Finally, tRNA‐Gly‐GCC was identified as the novel biomarker and subjected to further experiments to unravel its role in AS. tRNA‐Gly‐GCC inhibited the expression of MERVL‐related genes that could regulate histone production. ⁴⁶ In this study, tRNA‐Gly‐GCC could promote cell adhesion, proliferation and migration of HUVECs and VSMCs by primarily managing the expression of MHC. However, further studies concerning tRNA‐Gly‐GCC and hub gene are warranted to explore the regulatory mechanisms of tRNA‐Gly‐GCC in the progression of AS. In addition, their functions in vivo are also to be identified.

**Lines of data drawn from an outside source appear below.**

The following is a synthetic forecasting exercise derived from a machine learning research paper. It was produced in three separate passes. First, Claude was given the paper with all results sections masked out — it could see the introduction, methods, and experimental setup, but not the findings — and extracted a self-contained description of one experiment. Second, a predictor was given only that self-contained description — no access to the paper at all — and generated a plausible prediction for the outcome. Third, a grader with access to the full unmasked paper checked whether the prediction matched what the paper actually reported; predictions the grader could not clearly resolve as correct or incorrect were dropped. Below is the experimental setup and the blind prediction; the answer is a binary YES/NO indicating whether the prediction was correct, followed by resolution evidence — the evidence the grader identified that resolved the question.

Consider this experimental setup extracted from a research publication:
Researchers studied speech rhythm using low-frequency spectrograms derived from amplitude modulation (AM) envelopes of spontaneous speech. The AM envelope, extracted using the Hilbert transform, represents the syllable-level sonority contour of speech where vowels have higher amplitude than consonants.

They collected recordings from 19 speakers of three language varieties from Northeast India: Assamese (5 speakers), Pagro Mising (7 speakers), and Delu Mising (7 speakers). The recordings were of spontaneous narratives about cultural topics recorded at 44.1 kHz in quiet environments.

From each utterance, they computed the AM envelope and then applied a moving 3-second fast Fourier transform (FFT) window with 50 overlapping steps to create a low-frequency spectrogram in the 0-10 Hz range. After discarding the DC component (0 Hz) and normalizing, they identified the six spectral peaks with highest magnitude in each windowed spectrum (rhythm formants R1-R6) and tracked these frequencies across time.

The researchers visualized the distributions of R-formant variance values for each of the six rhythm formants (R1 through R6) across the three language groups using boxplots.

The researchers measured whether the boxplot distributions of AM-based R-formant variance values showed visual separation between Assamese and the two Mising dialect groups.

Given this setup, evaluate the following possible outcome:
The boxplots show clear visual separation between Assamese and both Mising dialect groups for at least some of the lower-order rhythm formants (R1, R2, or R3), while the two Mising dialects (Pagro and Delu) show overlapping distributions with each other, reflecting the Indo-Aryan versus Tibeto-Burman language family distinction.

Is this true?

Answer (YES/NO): NO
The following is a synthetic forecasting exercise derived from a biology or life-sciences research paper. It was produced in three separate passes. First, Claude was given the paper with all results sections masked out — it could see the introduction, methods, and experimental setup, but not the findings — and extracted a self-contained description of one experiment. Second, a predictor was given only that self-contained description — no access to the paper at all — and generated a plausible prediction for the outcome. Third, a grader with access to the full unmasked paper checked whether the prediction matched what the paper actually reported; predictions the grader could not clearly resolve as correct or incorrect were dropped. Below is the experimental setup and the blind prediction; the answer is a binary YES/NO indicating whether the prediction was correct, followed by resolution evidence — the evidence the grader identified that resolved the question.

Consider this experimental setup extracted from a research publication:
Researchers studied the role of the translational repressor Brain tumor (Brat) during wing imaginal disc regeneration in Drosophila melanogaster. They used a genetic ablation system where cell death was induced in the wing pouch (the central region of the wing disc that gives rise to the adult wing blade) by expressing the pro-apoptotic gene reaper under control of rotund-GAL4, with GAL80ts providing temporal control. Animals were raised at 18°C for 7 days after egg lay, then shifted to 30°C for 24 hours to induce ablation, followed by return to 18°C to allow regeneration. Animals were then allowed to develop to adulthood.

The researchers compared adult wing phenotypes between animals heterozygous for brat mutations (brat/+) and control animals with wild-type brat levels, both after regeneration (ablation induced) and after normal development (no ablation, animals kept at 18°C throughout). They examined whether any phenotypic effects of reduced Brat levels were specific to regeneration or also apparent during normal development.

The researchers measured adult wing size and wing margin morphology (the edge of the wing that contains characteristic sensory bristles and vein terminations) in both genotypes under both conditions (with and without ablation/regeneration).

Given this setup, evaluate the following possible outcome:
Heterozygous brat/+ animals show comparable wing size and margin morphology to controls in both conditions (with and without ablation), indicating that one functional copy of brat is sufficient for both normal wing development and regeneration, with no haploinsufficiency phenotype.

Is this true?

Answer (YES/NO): NO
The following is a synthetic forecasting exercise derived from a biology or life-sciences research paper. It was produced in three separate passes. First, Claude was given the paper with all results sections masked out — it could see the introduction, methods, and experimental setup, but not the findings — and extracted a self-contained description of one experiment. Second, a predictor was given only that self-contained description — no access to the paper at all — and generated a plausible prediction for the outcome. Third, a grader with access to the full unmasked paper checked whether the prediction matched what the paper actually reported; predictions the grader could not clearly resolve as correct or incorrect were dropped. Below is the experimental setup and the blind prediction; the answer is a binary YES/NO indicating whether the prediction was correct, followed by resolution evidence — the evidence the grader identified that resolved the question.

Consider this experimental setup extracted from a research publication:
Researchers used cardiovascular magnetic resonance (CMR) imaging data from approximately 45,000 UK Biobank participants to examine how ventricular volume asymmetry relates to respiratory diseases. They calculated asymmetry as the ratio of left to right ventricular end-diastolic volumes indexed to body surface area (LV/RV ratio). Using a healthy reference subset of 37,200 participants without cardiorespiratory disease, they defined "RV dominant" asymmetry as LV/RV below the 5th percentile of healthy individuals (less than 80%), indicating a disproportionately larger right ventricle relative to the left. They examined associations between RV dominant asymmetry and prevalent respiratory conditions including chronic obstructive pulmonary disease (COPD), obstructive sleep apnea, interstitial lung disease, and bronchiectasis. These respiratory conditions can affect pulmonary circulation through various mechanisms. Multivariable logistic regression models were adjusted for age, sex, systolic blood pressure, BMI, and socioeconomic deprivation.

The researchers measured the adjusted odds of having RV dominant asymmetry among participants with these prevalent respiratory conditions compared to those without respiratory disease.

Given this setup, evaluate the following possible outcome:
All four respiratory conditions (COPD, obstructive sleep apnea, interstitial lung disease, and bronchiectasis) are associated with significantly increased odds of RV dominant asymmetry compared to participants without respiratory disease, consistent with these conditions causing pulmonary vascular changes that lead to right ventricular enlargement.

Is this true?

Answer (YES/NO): NO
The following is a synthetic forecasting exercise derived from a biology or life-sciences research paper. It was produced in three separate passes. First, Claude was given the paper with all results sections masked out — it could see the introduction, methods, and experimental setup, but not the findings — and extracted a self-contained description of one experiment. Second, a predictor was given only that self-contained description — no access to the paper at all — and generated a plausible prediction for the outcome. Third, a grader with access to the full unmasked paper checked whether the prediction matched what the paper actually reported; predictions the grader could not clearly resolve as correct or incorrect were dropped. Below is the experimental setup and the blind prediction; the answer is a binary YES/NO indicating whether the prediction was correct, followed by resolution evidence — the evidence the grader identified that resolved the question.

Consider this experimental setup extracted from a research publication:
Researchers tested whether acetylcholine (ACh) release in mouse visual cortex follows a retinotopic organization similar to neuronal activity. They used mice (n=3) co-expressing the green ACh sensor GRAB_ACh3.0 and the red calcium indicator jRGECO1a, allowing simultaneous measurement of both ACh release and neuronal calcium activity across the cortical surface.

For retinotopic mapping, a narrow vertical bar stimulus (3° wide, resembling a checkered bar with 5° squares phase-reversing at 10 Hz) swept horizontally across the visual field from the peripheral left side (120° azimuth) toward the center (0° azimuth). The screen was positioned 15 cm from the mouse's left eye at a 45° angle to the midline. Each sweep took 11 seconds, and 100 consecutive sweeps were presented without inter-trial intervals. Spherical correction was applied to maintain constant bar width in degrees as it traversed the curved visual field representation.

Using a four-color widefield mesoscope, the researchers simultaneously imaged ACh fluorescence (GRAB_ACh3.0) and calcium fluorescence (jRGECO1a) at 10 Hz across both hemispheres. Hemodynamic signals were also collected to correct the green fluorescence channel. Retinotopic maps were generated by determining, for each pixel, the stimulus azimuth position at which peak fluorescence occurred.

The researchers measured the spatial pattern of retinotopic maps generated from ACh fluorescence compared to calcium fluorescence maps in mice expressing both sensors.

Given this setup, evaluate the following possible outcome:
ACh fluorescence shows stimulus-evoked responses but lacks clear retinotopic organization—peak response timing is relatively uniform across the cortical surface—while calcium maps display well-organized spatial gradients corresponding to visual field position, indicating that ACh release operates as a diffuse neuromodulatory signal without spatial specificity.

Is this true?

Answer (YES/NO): NO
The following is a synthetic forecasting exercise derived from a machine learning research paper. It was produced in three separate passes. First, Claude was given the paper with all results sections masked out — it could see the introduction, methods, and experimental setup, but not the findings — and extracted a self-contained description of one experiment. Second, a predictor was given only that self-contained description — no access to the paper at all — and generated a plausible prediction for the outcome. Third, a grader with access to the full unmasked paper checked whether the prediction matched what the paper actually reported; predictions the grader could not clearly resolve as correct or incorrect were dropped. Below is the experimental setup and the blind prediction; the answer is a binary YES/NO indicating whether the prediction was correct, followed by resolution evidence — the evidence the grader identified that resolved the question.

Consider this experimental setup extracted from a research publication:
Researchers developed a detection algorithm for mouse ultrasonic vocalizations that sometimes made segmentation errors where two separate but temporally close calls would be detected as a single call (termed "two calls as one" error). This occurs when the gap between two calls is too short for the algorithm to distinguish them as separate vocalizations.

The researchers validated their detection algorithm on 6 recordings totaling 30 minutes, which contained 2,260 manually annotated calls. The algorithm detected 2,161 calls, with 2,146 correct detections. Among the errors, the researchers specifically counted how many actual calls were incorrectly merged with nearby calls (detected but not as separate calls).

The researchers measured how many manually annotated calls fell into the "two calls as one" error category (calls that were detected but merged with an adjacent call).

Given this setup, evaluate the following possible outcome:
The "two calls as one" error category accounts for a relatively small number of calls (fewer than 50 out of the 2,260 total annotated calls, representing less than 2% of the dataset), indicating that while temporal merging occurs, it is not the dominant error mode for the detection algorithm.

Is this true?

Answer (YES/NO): NO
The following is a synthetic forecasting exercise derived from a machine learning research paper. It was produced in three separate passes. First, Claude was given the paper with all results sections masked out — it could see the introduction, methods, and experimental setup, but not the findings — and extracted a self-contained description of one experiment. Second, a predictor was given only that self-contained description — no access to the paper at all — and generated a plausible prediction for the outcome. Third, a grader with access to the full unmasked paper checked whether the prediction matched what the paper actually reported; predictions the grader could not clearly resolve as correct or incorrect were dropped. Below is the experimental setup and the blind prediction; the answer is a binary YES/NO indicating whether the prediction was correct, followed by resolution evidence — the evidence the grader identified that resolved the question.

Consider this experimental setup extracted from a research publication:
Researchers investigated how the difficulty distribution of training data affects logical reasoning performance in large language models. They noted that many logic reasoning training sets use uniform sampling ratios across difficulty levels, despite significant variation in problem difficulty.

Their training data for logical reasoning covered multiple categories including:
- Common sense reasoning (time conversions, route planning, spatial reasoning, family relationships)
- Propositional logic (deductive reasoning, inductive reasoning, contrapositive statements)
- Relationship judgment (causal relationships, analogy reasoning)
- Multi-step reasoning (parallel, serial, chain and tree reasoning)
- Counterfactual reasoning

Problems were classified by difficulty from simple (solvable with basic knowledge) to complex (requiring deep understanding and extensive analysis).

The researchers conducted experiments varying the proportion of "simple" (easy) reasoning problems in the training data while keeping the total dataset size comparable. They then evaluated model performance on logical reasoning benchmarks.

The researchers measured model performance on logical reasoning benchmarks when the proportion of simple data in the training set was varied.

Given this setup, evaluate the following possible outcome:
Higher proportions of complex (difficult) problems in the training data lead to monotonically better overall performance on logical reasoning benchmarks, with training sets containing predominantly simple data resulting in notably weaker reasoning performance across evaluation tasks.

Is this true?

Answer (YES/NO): NO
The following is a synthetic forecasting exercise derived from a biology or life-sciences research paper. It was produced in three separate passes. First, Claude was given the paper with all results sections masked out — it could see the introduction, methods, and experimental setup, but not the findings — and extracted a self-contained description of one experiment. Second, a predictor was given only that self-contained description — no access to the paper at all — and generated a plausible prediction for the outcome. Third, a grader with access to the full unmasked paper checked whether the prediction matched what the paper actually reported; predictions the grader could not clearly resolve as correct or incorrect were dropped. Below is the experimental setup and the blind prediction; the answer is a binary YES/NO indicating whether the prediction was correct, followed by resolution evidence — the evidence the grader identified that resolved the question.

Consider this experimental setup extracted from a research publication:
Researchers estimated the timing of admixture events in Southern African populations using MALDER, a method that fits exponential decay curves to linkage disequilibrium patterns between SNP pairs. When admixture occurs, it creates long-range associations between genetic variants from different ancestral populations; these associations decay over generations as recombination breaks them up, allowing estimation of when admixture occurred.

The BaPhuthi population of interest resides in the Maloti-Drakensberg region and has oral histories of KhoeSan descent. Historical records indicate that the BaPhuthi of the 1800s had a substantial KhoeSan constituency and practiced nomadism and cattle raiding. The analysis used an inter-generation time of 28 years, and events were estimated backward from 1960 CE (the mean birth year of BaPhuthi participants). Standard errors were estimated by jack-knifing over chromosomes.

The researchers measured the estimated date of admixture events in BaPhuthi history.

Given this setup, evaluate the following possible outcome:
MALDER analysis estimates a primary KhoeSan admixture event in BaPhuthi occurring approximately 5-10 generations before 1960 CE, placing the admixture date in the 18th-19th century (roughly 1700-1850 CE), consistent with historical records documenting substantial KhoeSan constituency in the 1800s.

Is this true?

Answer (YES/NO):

The most important advantages of tRFs and tiRNAs that make them serve as biological diagnostic tools and therapeutic markers are their structural characteristics and chemical properties. Firstly, nucleotide modifications, such as 5‐methylcytidine and n2‐methylguanosine, increase the stability of tRFs and tiRNAs. Levels of tRFs and tiRNAs are significantly reduced in the absence of methylation, indicating that unmethylated tRFs and tiRNAs are degraded by nucleases. ⁴⁷ Stability is maintained upon binding of the tRFs and tiRNAs to serum protein complexes. ⁴⁸ Secondly, tRFs and tiRNAs are widely distributed and highly expressed in the human body. Proportion of transcriptome aligned fragments in the biological fluid is 50%. In addition, tRFs and tiRNAs are not only found in tissue cells, but also in bile, urine, seminal plasma and amniotic fluid, ⁴⁹ which reduces the difficulty in detection and facilitates extraction. In vertebrates, such as fish, amphibians, reptiles, birds, mice, non‐human primates and humans, serum tRFs and tiRNAs (at least for tsRNA‐Gly and tsRNA‐Glu) comprise highly conserved sequences, which aid in studying the effects of treatment for AS among different species in the early stage. Of note, tRFs and tiRNAs have unique expression patterns in different tissues and at different time periods. Tissue specificity and time specificity are beneficial to improve the specificity of clinical detection of tRFs and tiRNAs in the diagnosis and prognosis of atherosclerotic diseases. ⁴⁷

In summary, tRFs and tiRNAs have the potential to emerge as novel biomarkers for the prevention and treatment of atherosclerotic diseases. This study highlighted new targets and methods for the early diagnosis and treatment of patients with AS.

CONFLICT OF INTEREST

The authors declare that they have no conflict of interest.

AUTHOR CONTRIBUTIONS

xiangqin he: Data curation (lead); Formal analysis (lead); Investigation (lead); Validation (equal); Visualization (equal); Writing‐original draft (equal). Yanyan Yang: Conceptualization (equal); Funding acquisition (equal); Methodology (equal); Resources (equal); Software (equal); Writing‐review & editing (equal). Qi Wang: Formal analysis (equal); Methodology (equal); Software (equal); Validation (equal); Visualization (equal); Writing‐original draft (equal). Jueru Wang: Resources (supporting). Shifang Li: Resources (supporting). Chunrong Li: Resources (supporting). Tingyu Zong: Investigation (supporting); Methodology (supporting); Resources (supporting). Xiaolu Li: Investigation (supporting); Methodology (supporting); Resources (supporting). Ying Zhang: Investigation (supporting); Methodology (supporting); Resources (supporting). Yulin Zou: Investigation (supporting); Methodology (supporting); Resources (supporting). Tao Yu: Conceptualization (lead); Funding acquisition (lead); Project administration (lead); Supervision (equal); Validation (equal); Visualization (equal); Writing‐review & editing (lead).

Supporting information

Supplementary Material

Click here for additional data file.^{(122.1KB, pdf)}

ACKNOWLEDGEMENTS

The study was supported by The National Natural Science Foundation of China (grant no. 81870331, 31701208), and The Qingdao municipal science and technology bureau project (grant no. 21‐1‐4‐rkjk‐12‐nsh).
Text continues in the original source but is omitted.